- **TEXT PROVIDED**:
Only eclipse allows you to step through an ant build in the debugger.

Craig P. Motlin
+10  A: 

As far as I know there is no alternative to eclipse's excellent Mylyn task plugin in IntelliJ.

SamBeran
+2  A: 

The biggest annoyance I've found (using both) is that in Eclipse I can create Ant Launch tasks. These tasks allow me to run the same ant task in the same build file using different sets of properties/arguments without editing each time.

In IDEA, properties are set across the entire build file. So not only can you not run the same ant task with different properties without editing, but you can't run different ant tasks with different properties unless they are in different build files.

Instantsoup
+1  A: 

Idea has no drools plugin and external editors (like excel) are hard to integrate.

Arne Burmeister
+11  A: 

My favourite small annoyance in idea (and favourite small feature in eclipse) is the positioning of the character when typing an opening curly brace (e.g. "{") or a semicolon. You'll have to enable it in eclipse (Window/Preferences/Java/Editor/Typing: "Automatically insert at correct position: Semicolon, Braces")

With this just type ahead ("|" is the caret position)

while(|

results (no magic yet) in

while(|)

now type true{, results in

while(true) {|

So simple, yet so powerful.

Also, in (e.g.)

System.out.println("Hello world")

with the caret anywhere in that line, typing a semicolon will automagically type it at the end of the line. Backspace corrects, just like the usual autocorrection in your favourite wordprocessor.

Priceless. I'm physically no longer able to type a semicolon at the correct position on first try :)

Olaf
You want to try CTRL-SHIFT-ENTER in IDEA. It will "complete" the line in both cases
oxbow_lakes
Thanks, that was news for me - though I can't get my grip around all those key combinations idea uses. ';' and '{' are *so* much more intuitive. I'll be working in idea next week and will try to remember... ;-)
Olaf
What if you want to insert ; in the string?

- **EXCERPTED RECORDS**:
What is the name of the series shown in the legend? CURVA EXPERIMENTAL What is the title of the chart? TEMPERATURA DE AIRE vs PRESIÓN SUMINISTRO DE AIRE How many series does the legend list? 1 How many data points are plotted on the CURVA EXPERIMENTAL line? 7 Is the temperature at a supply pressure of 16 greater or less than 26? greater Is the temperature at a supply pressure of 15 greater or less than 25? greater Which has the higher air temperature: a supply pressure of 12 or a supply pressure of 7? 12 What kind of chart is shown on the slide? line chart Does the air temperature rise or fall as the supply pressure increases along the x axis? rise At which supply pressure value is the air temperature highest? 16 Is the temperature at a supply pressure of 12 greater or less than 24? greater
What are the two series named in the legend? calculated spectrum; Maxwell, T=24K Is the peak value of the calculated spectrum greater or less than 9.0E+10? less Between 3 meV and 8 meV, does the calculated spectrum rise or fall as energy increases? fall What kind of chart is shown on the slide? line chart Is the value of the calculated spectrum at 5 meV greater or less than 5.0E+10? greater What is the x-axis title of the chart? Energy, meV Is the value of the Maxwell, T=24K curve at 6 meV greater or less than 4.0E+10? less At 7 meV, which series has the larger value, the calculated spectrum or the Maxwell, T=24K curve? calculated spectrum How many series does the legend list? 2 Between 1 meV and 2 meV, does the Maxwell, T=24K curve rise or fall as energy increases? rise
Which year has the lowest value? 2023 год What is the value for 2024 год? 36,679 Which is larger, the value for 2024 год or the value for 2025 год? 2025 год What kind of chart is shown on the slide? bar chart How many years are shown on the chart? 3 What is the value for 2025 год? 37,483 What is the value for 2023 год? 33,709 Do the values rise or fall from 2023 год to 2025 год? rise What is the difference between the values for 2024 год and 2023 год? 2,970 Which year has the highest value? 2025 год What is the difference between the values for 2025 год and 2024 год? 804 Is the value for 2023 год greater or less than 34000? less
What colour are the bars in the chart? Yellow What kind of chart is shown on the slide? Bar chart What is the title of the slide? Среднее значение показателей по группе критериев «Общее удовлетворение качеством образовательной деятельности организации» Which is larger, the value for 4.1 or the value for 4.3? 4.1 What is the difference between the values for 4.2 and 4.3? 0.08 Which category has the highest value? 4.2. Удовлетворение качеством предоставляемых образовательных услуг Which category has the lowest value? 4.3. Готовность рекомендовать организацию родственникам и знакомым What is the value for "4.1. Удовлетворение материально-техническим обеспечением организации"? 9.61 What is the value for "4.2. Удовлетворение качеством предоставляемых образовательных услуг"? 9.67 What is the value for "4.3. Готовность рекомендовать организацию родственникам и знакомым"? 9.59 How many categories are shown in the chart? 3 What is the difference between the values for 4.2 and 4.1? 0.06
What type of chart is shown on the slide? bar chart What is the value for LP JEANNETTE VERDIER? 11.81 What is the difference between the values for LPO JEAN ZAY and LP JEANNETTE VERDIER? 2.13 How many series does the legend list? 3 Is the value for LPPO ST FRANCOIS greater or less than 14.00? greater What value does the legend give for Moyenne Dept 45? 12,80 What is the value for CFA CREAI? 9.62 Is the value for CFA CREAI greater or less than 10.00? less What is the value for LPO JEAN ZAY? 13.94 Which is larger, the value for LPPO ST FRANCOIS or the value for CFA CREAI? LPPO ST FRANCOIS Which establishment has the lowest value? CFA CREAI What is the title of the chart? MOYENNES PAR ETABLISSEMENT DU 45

- **ACTIVITY LIST**:
• A. Answer these questions from the IDE discussion:
(i) Which IDE alone lets you step through an ant build in the debugger?
(ii) Which Eclipse plugin has no alternative in IntelliJ, as far as one writer knows?
(iii) Which key combination is suggested for completing the line in IDEA?
• B. Do these statements agree with the IDE discussion? Answer yes or no for each, and quote the words that decide it.
(i) In IDEA, properties are set separately for each ant task.
(ii) Automatic positioning of semicolons and braces has to be turned on in Eclipse.
(iii) IDEA has a drools plugin.

- **EXERCISE RESPONSES**:
• A.
(i) Eclipse
(ii) The Mylyn task plugin
(iii) CTRL-SHIFT-ENTER

• B.
(i) No: "In IDEA, properties are set across the entire build file."
(ii) Yes: "You'll have to enable it in eclipse"
(iii) No: "Idea has no drools plugin"